PETIKAN TEKS:
—————

Alokasi Dana Desa Perlu Aturan Tegas

23 Maret 2023, 21:16 WIB
Kemendes PDTT mendapatkan dana desa mencapai Rp 72 triliun untuk disalurkan pada seyiap desa di Indonesia.* /Instagram @kemendespdtt

KORAN PR - Tuntutan kepala desa (kades) agar alokasi dana desa naik jadi 10 persen dari APBN cukup logis dan beralasan. Dengan demikian, pembangunan infrastruktur bisa lebih difokuskan dari desa. Apalagi sudah ada contoh sukses negara yang memprioritaskan pembangunan di desa, seperti di Tiongkok dan Korea Selatan. Belum lama ini, para kepala desa yang tergabung dalam Asosiasi Pemerintah Desa Seluruh Indonesia (Apdesi) meminta pemerintah menaikkan dana desa sebesar 10 persen. Dengan tuntutan itu, pemerintah diminta untuk menganggarkan hingga Rp300 triliun sebagai dana desa, dari total pada APBN tahun 2023 yang mencapai Rp3.061,2 triliun.

"Dengan membangun desa menjadi seperti kota, maka masyarakat pedesaan pun tidak akan bertransmigrasi ke kota. Saya melihat dari Tiongkok, di sana itu orang-orang bukan malah migrasi ke kota, tapi desa itu dibangun biar seperti kota. Banyak cerita sukses di Tiongkok, di Korea, itu yang justru dari desa sederhana terus dibangun, jadi malah lebih maju daripada kota," kata pengamat kebijakan publik dari Universitas Padjadjaran, Yogi Suprayogi Sugandi di Bandung, Senin 20 Maret 2023.

Menurut dia, tuntutan kades yang meminta 10 persen dari APBN untuk dialokasikan buat dana desa merupakan ide yang baik. Gagasan tersebut, lebih beralasan ketimbang tuntutan kades yang meminta perpanjangan masa jabatan dari enam tahun menjadi sembilan tahun.
Meskipun demikian, Yogi menekankan, pemerintah juga harus menjabarkan penggunaan dana desa untuk tujuan apa saja. Amanat Undang-Undang Dasar (UUD) 1945 yang memprioritaskan anggaran untuk pendidikan sebesar 20 persen dari APBN maupun APBD.

"Kemudian Permendagri juga mengatur tentang infrastruktur itu 40 persen, belanja pegawai maksimal 30 persen. Sebetulnya sudah ada Permendagri yang mengatur tentang berapa persentase buat penggunaan anggaran, cuma kan tiap daerah itu macam-macam," katanya.

Selain itu, dia menambahkan, pemerintah juga mesti jelas dan tegas dalam menentukan indikator pengalokasian dana desa. Gelontoran anggaran dari pemerintah pusat buat pemerintah desa, juga mesti dihentikan apabila suatu desa sudah mencapai titik tertentu.

"Jangan sampai ada mental semua ingin jadi desa, yang kalau desa mau dijadikan kelurahan itu enggak ada yang mau, walaupun secara indikator desa itu sudah layak jadi kelurahan. Kemudian ada ketegasan, misalkan, dalam waktu berapa tahun desa harus jadi kelurahan," katanya.

—————

DATA:
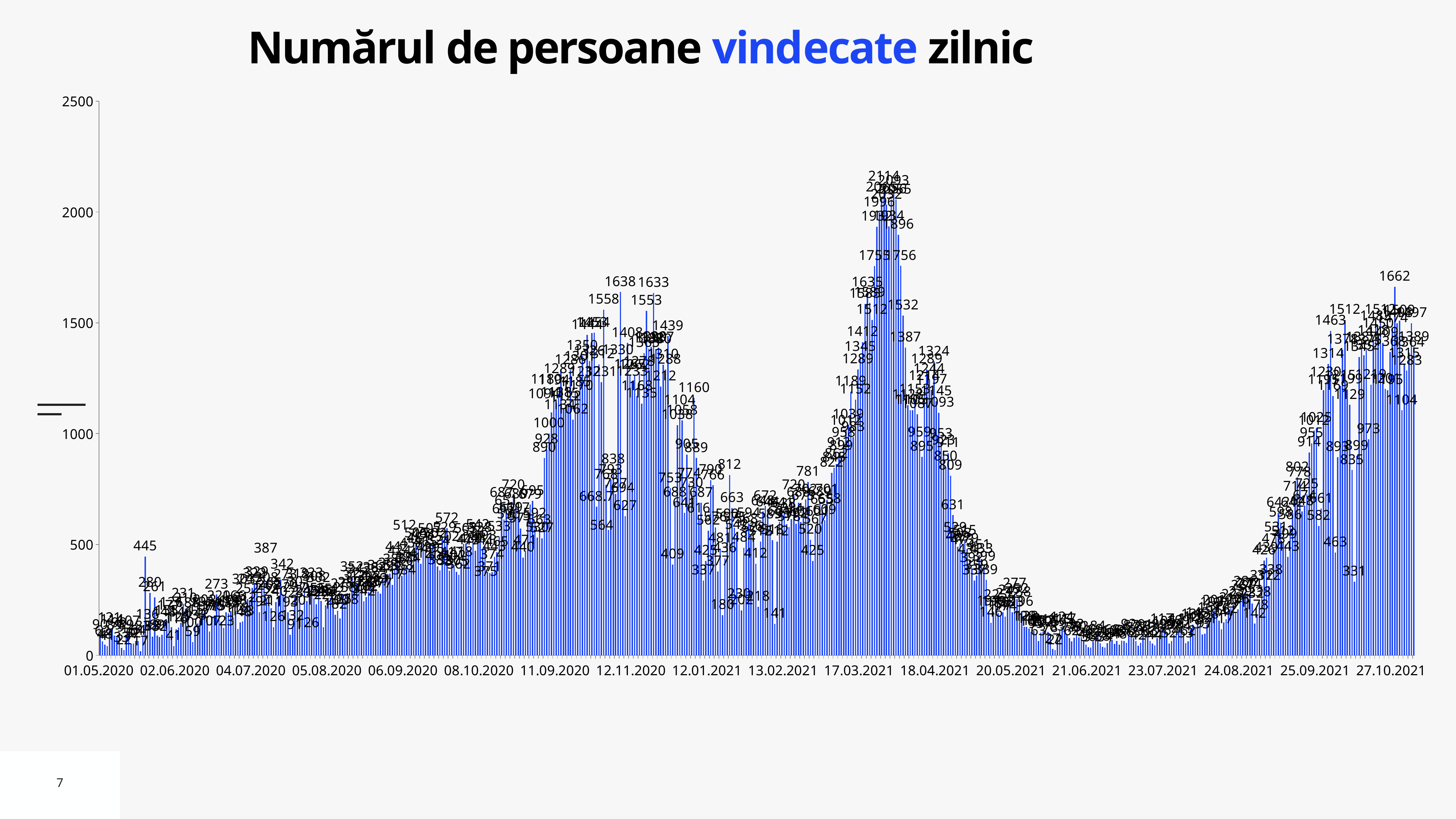
What kind of chart is shown on the slide? bar chart What is the value of the tallest bar near 27.10.2021? 1662 What is the value of the tallest bar in the wave around 12.11.2020? 1638 What is the difference between the overall peak value (2114) and the peak of the November 2020 wave (1638)? 476 Do the values rise or fall between 18.04.2021 and 21.06.2021? fall Is the peak value around 17.03.2021 greater or less than 2000? greater Which peak is higher: the one around 17.03.2021 or the one around 12.11.2020? 17.03.2021 What is the title of the chart? Numărul de persoane vindecate zilnic What is the value of the tallest bar in the chart? 2114 What is the highest value shown on the vertical axis? 2500 Do the values rise or fall between 24.08.2021 and 25.09.2021? rise Are the values around 21.06.2021 greater or less than 500? less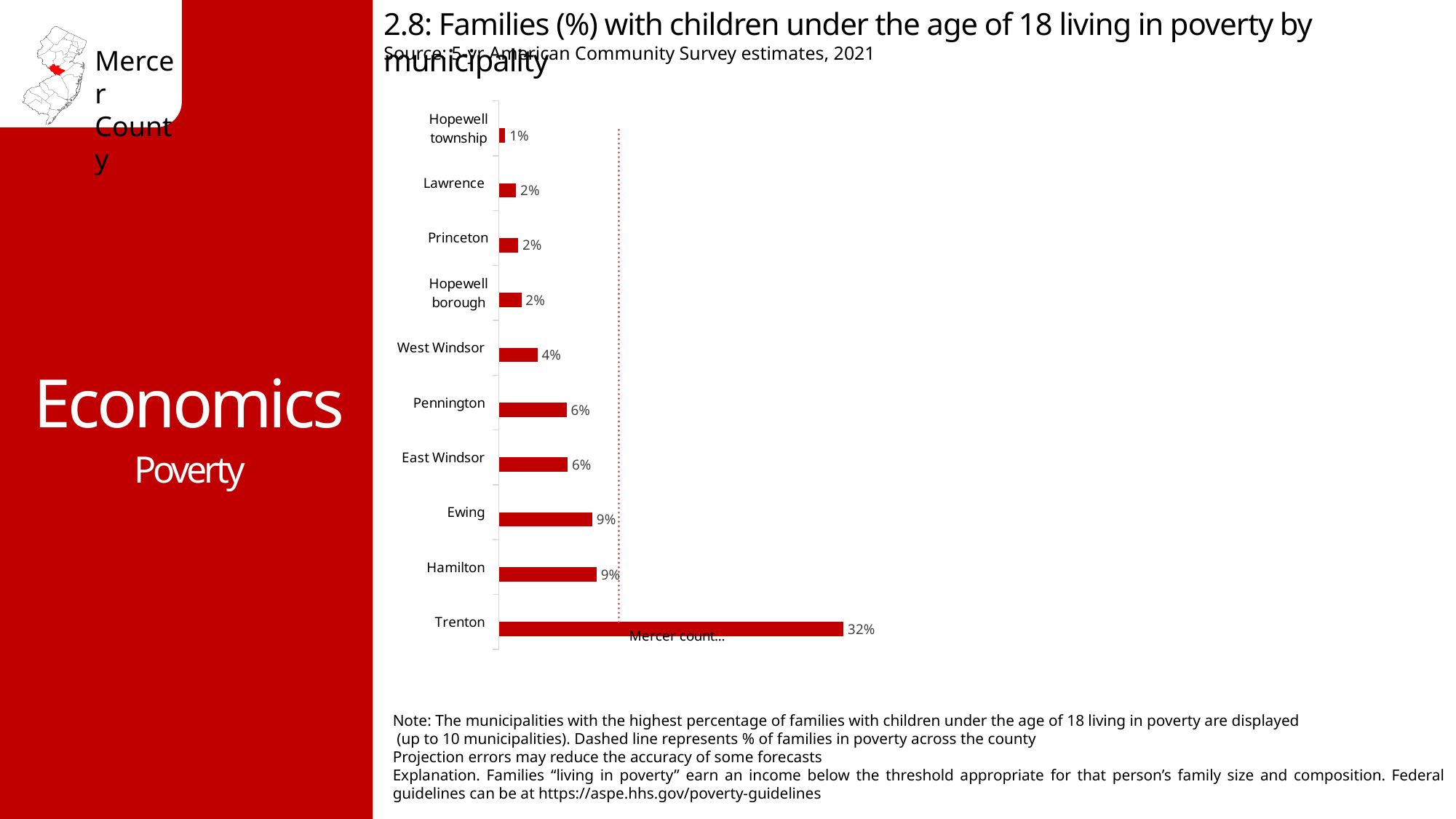
What is the value shown for Ewing? 9% What is the value shown for West Windsor? 4% What is the difference between the values for Trenton and Hamilton? 23% Which municipality has the lowest percentage of families with children under 18 living in poverty? Hopewell township What is the value shown for Hopewell township? 1% What percentage of families with children under 18 live in poverty in Trenton? 32% Which municipality has the highest percentage of families with children under 18 living in poverty? Trenton What does the dashed vertical line in the chart represent? % of families in poverty across the county What is the difference between the values for Pennington and Lawrence? 4% What type of chart is used on this slide? Bar chart Which has a higher value, Ewing or West Windsor? Ewing How many municipalities are shown in the chart? 10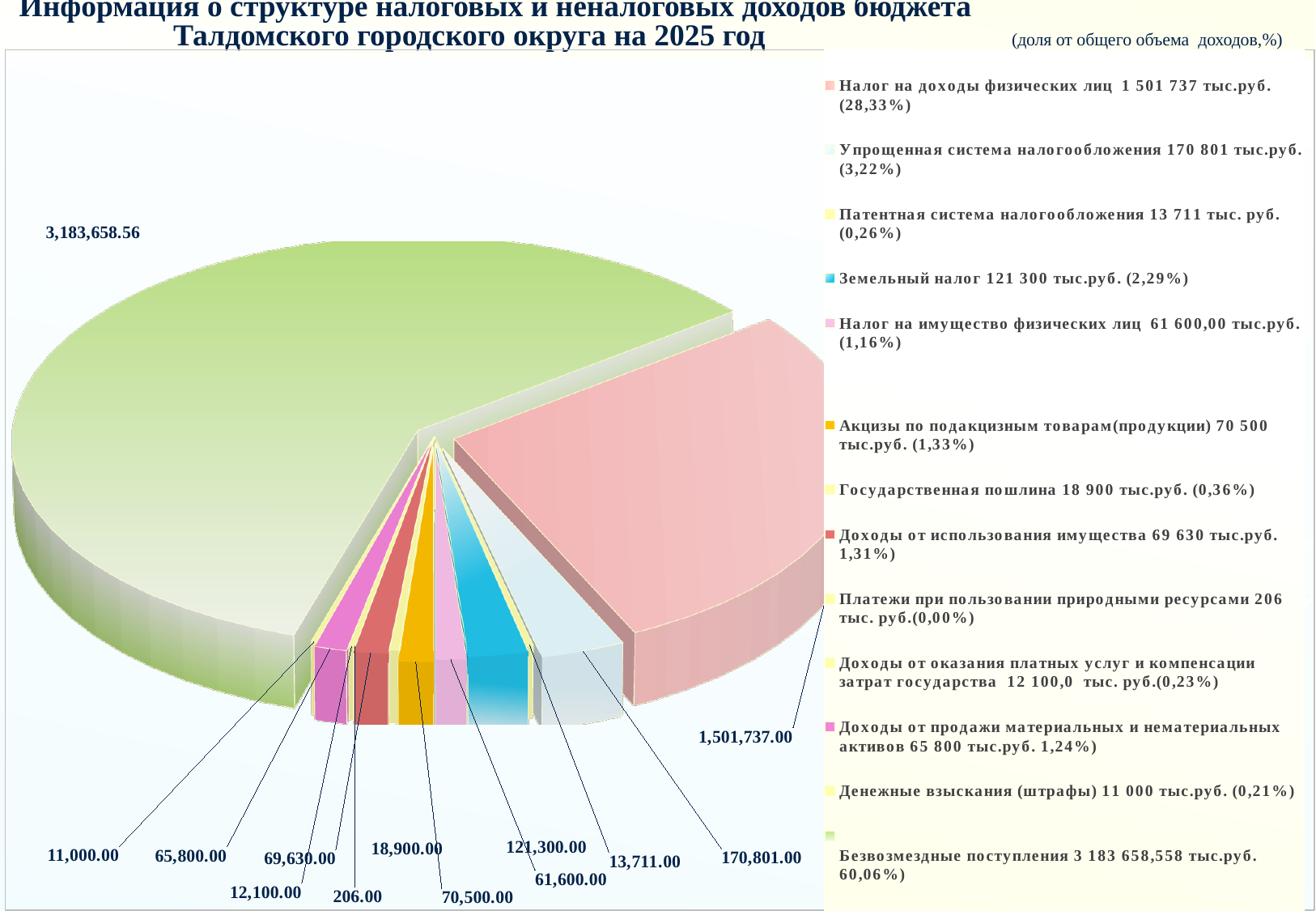
How many entries does the legend list? 13 What is the difference between the labelled values for Налог на доходы физических лиц (1,501,737.00) and Упрощенная система налогообложения (170,801.00)? 1,330,936.00 According to the legend, what share of total revenue is Земельный налог? 2,29% What kind of chart is shown on the slide? pie chart What value is labelled on the slice for Акцизы по подакцизным товарам (продукции)? 70,500.00 Which is larger: Упрощенная система налогообложения or Земельный налог? Упрощенная система налогообложения Which category has the smallest slice of the pie? Платежи при пользовании природными ресурсами What colour is the largest slice of the pie? green What value is labelled on the slice for Налог на доходы физических лиц? 1,501,737.00 Which category has the largest slice of the pie? Безвозмездные поступления How many slices does the pie chart have? 13 According to the legend, what share of total revenue is Безвозмездные поступления? 60,06%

—————

BUTIR TUGAS A:
Menurut artikel tentang dana desa, mengapa Yogi Suprayogi Sugandi menilai desa perlu dibangun menjadi seperti kota? Jawab dalam satu sampai tiga kalimat.
BUTIR TUGAS B:
Lanjutkan artikel tentang dana desa mulai dari bagian terakhirnya.

HASIL TUGAS A:
Menurut Yogi, jika desa dibangun menjadi seperti kota, masyarakat pedesaan tidak akan pindah ke kota. Ia mencontohkan Tiongkok dan Korea, tempat desa sederhana dibangun hingga justru lebih maju daripada kota, sehingga orang tidak bermigrasi ke kota.

HASIL TUGAS B:
Menurut Yogi, dana desa yang saat ini diberikan oleh pemerintah pusat memang belum sepenuhnya dioptimalkan untuk pembangunan infrastruktur di desa. Walaupun yang terlihat lebih banyak pembangunan kantor desa, dia memandang bahwa itu suatu yang wajar.

"Wajar lah ya, balai desa diperbaiki, dibagusi, mungkin nanti ada trickle down effect. Untuk satu atau dua tahun mungkin pembangunannya banyak yang buat kantor desa, tapi ke depan kan bisa juga buat infrastruktur lain buat penunjang di desa," katanya.

Yogi mengatakan, ide untuk mengalokasikan 10 persen APBN buat dana desa juga perlu disertai dengan perencanaan yang matang, termasuk kajian khusus buat menciptakan keadilan di setiap desa. Pemerintah pusat bisa membantu konsultasi perencanaannya.

"Perencanaan di desa itu apa saja yang harus dilakukan, jadi pembangunannya terencana. Jadi bisa diketahui, misalkan, dana pembangunan desa sebesar Rp 1 miliar, itu tahu peruntukannya apa saja, karena kan sudah ada perencanaannya," tuturnya.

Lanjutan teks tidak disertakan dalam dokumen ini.